HeroLT includes 13 algorithms, as shown in the following Table.
| Algorithm | Venue | Long-tailedness | Task |
|---|---|---|---|
| X-Transformer | 20KDD | Data imbalance, extreme # of categories | Multi-label text classification |
| XR-Transformer | 21NeurIPS | Data imbalance, extreme # of categories | Multi-label text classification |
| XR-Linear | 22KDD | Data imbalance, extreme # of categories | Multi-label text classification |
| BBN | 20CVPR | Data imbalance | Image classification |
| BALMS | 20NeurIPS | Data imbalance | Image classification, Instance segmentation |
| OLTR | 19CVPR | Data imbalance, extreme # of categories | Image classification |
| TDE | 20NeurIPS | Data imbalance, extreme # of categories | Image classification |
| MiSLAS | 21CVPR | Data imbalance | Image classification |
| Decoupling | 20ICLR | Data imbalance | Image classification |
| GraphSMOTE | 21WSDM | Data imbalance | Node classification |
| ImGAGN | 21KDD | Data imbalance | Node classification |
| TailGNN | 21KDD | Data imbalance, extreme # of categories | Node classification |
| LTE4G | 22CIKM | Data imbalance, extreme # of categories | Node classification |
HeroLT includes 14 datasets, as shown in the following Table.
| Data Statistics | Long-Tailedness | ||||||
|---|---|---|---|---|---|---|---|
| Dataset | Data | # of Categories | Size | # of Edges | IF | Gini | Pareto |
| EURLEX-4K | Sequential | 3,956 | 15,499 | - | 1,024 | 0.342 | 3.968 |
| AMAZONCat-13K | Sequential | 13,330 | 1,186,239 | - | 355,211 | 0.327 | 20.000 |
| Wiki10-31K | Sequential | 30,938 | 14,146 | - | 11,411 | 0.312 | 4.115 |
| ImageNet-LT | Grid | 1,000 | 115,846 | - | 256 | 0.517 | 1.339 |
| Places-LT | Grid | 365 | 62,500 | - | 996 | 0.610 | 2.387 |
| iNatural 2018 | Grid | 8,142 | 437,513 | - | 500 | 0.647 | 1.658 |
| CIFAR 10-LT (100) | Grid | 10 | 12,406 | - | 100 | 0.617 | 1.751 |
| CIFAR 10-LT (50) | Grid | 10 | 13,996 | - | 50 | 0.593 | 1.751 |
| CIFAR 10-LT (10) | Grid | 10 | 20,431 | - | 10 | 0.520 | 0.833 |
| CIFAR 100-LT (100) | Grid | 100 | 10,847 | - | 100 | 0.498 | 1.972 |
| CIFAR 100-LT (50) | Grid | 100 | 12,608 | - | 50 | 0.488 | 1.590 |
| CIFAR 100-LT (10) | Grid | 100 | 19,573 | - | 10 | 0.447 | 0.836 |
| LVIS v0.5 | Grid | 1,231 | 693,958 | - | 26,148 | 0.381 | 6.250 |
| Cora-Full | Relational | 70 | 19,793 | 146,635 | 62 | 0.321 | 0.919 |
| Wiki | Relational | 17 | 2,405 | 25,597 | 45 | 0.414 | 1.000 |
| Relational | 42 | 1,005 | 25,934 | 109 | 0.413 | 1.263 | |
| Amazon-Clothing | Relational | 77 | 24,919 | 208,279 | 10 | 0.343 | 0.814 |
| Amazon-Eletronics | Relational | 167 | 42,318 | 129,430 | 9 | 0.329 | 0.600 |
Here, we present a motivative application of the recommendation system, which naturally exhibits long-tailed data distributions coupled with data complexity [2] (e.g., tabular data and relational data) and task heterogeneity (e.g., user profiling [1] and recommendation [2]).

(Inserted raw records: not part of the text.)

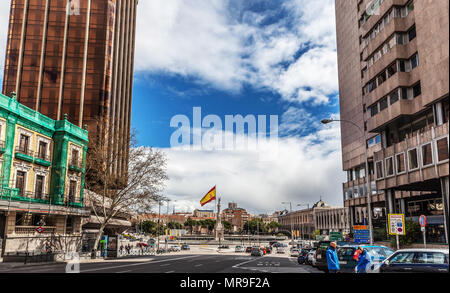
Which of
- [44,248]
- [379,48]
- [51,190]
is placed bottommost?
[44,248]

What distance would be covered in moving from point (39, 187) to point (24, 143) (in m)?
5.03

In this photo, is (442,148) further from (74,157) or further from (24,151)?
(74,157)

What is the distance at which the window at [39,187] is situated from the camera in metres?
37.9

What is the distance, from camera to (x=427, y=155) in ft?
102

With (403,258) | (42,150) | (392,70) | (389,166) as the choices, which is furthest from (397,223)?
(42,150)

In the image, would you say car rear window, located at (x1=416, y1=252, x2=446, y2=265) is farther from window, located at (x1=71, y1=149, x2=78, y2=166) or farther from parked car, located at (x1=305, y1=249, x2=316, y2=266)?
window, located at (x1=71, y1=149, x2=78, y2=166)

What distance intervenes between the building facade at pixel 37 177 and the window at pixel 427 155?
113 ft

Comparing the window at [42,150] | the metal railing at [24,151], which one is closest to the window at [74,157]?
the window at [42,150]

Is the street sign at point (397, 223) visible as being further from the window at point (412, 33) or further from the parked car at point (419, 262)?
the window at point (412, 33)

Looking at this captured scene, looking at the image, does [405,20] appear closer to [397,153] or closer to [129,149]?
[397,153]

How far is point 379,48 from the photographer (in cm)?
4288

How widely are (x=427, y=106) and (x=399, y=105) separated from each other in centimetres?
431

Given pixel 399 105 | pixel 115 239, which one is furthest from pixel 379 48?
pixel 115 239

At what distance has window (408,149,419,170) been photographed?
32.9 m
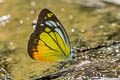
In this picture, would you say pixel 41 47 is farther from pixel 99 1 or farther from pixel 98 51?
pixel 99 1

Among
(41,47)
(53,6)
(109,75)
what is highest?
(53,6)

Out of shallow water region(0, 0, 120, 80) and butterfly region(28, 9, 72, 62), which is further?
shallow water region(0, 0, 120, 80)

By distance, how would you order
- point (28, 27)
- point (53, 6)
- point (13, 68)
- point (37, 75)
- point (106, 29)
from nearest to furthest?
point (37, 75) < point (13, 68) < point (106, 29) < point (28, 27) < point (53, 6)

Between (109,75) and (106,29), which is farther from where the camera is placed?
(106,29)

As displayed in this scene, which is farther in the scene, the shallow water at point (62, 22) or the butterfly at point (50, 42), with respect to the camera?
the shallow water at point (62, 22)

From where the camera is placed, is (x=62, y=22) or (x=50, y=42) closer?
(x=50, y=42)

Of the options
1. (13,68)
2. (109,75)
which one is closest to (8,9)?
(13,68)

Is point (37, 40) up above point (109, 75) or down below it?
above

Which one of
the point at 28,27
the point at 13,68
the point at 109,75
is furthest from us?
the point at 28,27
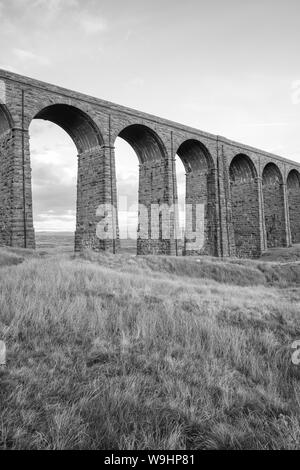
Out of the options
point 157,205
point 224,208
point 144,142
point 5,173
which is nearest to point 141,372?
point 5,173

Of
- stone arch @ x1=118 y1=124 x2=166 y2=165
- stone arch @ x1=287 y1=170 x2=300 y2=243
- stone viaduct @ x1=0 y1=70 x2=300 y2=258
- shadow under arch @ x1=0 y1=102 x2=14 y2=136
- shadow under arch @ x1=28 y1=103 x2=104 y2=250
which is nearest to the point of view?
shadow under arch @ x1=0 y1=102 x2=14 y2=136

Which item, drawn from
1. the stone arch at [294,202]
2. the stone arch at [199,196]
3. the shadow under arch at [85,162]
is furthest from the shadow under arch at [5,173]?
the stone arch at [294,202]

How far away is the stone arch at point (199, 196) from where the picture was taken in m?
24.9

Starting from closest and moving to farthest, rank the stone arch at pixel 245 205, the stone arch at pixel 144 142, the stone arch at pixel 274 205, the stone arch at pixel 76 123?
the stone arch at pixel 76 123 < the stone arch at pixel 144 142 < the stone arch at pixel 245 205 < the stone arch at pixel 274 205

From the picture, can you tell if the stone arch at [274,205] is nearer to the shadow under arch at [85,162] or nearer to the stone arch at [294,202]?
the stone arch at [294,202]

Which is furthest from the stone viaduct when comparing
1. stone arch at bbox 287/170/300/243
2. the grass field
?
the grass field

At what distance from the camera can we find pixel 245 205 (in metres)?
29.5

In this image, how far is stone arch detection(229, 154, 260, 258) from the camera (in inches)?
1126

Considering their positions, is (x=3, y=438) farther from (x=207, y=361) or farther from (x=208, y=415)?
(x=207, y=361)

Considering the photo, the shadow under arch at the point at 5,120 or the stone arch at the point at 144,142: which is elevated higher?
the stone arch at the point at 144,142

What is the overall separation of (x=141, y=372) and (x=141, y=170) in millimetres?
20552

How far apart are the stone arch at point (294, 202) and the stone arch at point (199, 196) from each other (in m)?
15.1

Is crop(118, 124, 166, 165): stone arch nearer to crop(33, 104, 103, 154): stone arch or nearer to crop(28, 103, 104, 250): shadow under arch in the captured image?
crop(33, 104, 103, 154): stone arch

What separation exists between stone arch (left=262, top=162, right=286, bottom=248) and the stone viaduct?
0.33 ft
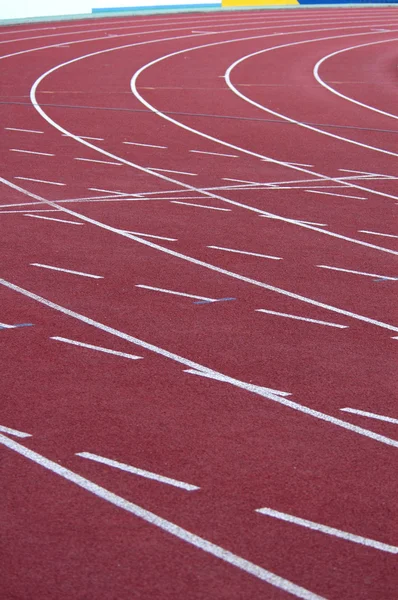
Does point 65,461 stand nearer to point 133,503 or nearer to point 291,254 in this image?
point 133,503

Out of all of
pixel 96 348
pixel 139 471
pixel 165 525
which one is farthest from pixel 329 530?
pixel 96 348

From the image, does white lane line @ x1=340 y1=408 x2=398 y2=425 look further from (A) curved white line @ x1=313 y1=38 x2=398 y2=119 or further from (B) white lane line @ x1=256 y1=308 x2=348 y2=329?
(A) curved white line @ x1=313 y1=38 x2=398 y2=119

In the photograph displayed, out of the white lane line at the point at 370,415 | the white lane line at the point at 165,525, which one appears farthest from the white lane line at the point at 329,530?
the white lane line at the point at 370,415

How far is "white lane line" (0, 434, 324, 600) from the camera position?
486 centimetres

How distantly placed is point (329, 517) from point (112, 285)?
4.54 meters

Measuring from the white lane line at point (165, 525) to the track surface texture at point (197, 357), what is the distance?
0.04 ft

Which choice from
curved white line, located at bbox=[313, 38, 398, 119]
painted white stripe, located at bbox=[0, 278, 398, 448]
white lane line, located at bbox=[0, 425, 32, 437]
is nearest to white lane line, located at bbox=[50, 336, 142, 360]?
painted white stripe, located at bbox=[0, 278, 398, 448]

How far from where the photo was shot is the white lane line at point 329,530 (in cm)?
524

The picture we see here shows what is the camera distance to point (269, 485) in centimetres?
586

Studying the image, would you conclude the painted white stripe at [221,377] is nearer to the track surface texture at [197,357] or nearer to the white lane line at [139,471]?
the track surface texture at [197,357]

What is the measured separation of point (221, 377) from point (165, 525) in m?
2.26

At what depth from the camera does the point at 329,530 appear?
5.39 meters

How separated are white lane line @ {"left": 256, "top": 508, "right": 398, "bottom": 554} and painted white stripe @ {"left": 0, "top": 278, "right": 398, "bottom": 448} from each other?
1.18 metres

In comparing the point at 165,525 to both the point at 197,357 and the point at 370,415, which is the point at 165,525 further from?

[1] E. Purificato, L. Boratto, and E. W. De Luca, “Do graph neural networks build fair user models? assessing disparate impact and mistreatment in behavioural user profiling”. CIKM 2022.
[2] F. Liu, Z. Cheng, L. Zhu, C. Liu, and L. Nie, “An attribute-aware attentive GCN model for attribute missing in recommendation”. IEEE Transactions on Knowledge and Data Engineering 2022.